PROBLEM REQUIREMENTS -
Leave the pictures out and print, word for word, the lines below from the one with "Bass/男休閑皮鞋約40.5-41號間" through the final line.

SUPPLIED MATERIAL -
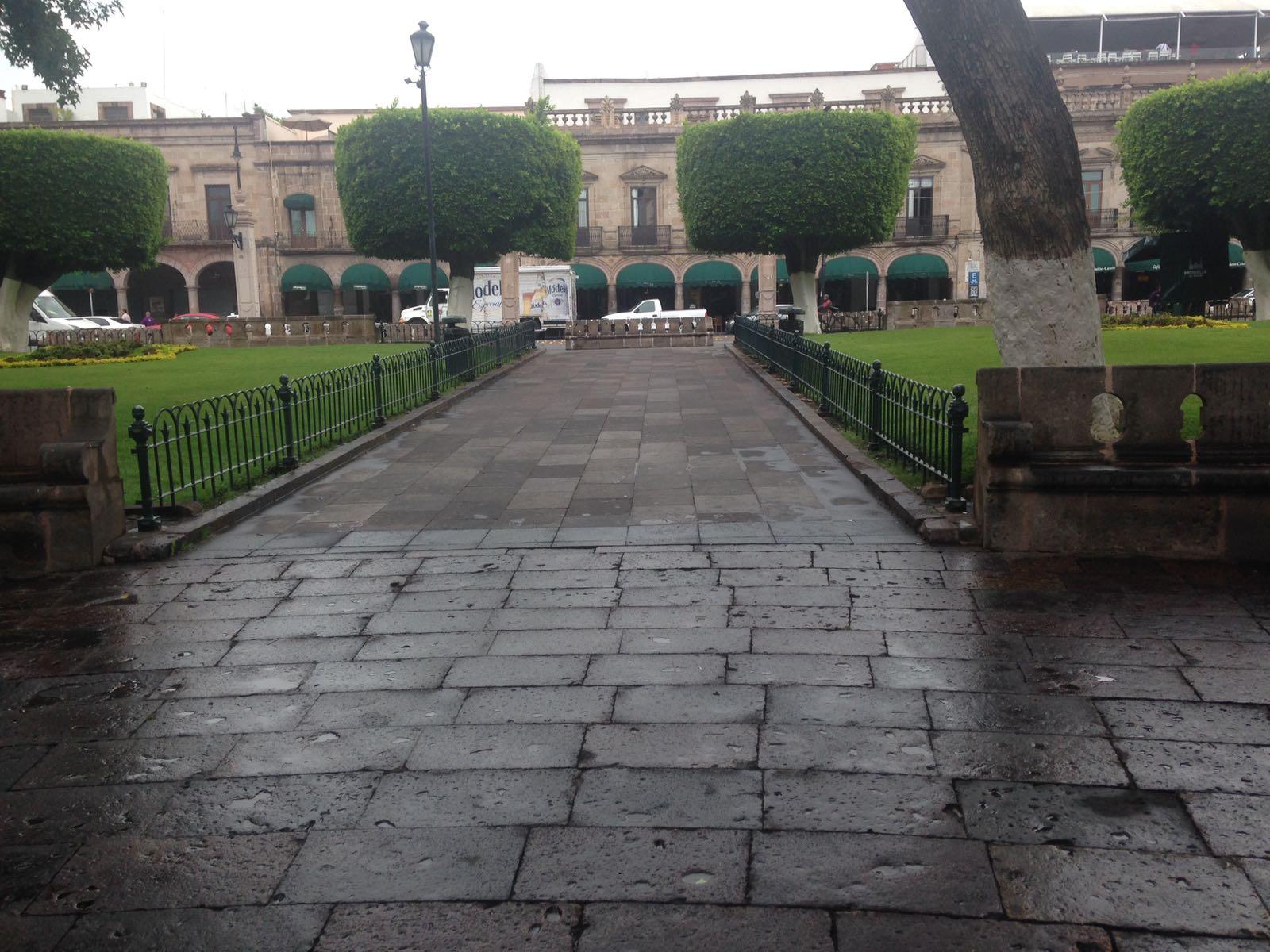 """Jóvenes """"patinetos"""" inconformes por el posible desalojo de la plaza de armas"""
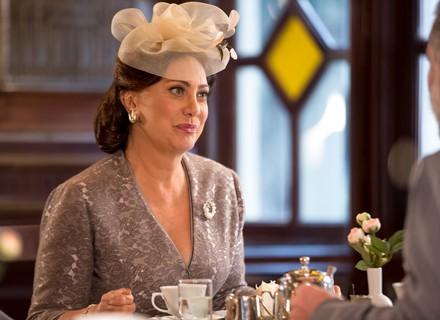 Anastácia volta atrás e revela decisão sobre casório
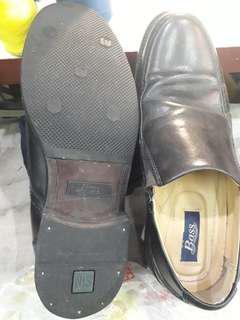 Bass/男休閑皮鞋約40.5-41號間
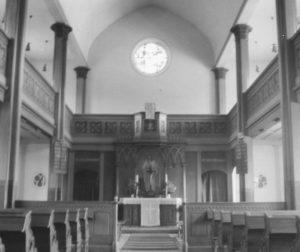 Kirche, Blick zum Altar, vielleicht 1973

RESULT OF THE EXERCISE -
 Bass/男休閑皮鞋約40.5-41號間
 Kirche, Blick zum Altar, vielleicht 1973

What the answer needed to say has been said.